5. We’ll receive clarity on central banks’ stance on CBDCs.
Last year demonstrated the ongoing cautious approach central banks in the U.S., UK, Europe and Japan have taken regarding Central Bank Digital Currencies (CBDC). The U.S. Fed is engaged in research and experimentation related to distributed ledger technology and CBDCs. The NY Fed’s innovation center in Nov 2022 announced the launch of a 12-week CBDC pilot with major banks to explore feasibility of a theoretical payment system designed to facilitate and settle digital asset transactions. In 2022, the Bank of Japan conducted its CBDC experiment and published its findings from Proof of Concept Phase 1. ECB selected companies for joint prototyping of user interface for a digital Euro with focus on P2P, and C2B payments.

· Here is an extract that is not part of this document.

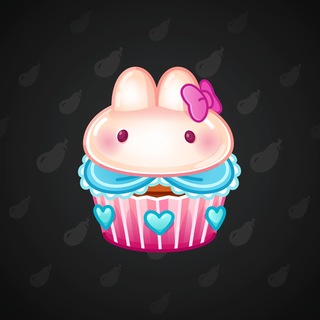 Bunny Muffin #53682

The UK continued its ongoing assessment of CBDC opportunities and risks and published a discussion paper.
The Bank of Japan announced its intention to make a decision on CBDCs by 2026. This may influence the timeline for other developed countries. This year, I am eagerly awaiting the outcomes of the NY Fed pilot and the impending design of a digital Euro.
Takeaways: Corporates don’t need to take any immediate actions related to CBDCs but should monitor the space to potentially get some clarity on their intent, as well as timeline for CDBCs becoming a reality across major global economies.
B2B Payments Are Evolving Fast
I hope you found this blog valuable in understanding the key B2B payments expectations for the new year. This space will continue to evolve fast and it will be exciting to see many of these major developments unfold this year. It’s hard to predict the exact timing of when some of these developments (e.g., CBDC) may have a meaningful impact on corporates. However, other developments such as in real-time payments are already delivering tangible impacts. For example, our client, Hunt Companies has transitioned wires under $1 million to RTP®, bringing down their per transaction costs from $6 to under $1.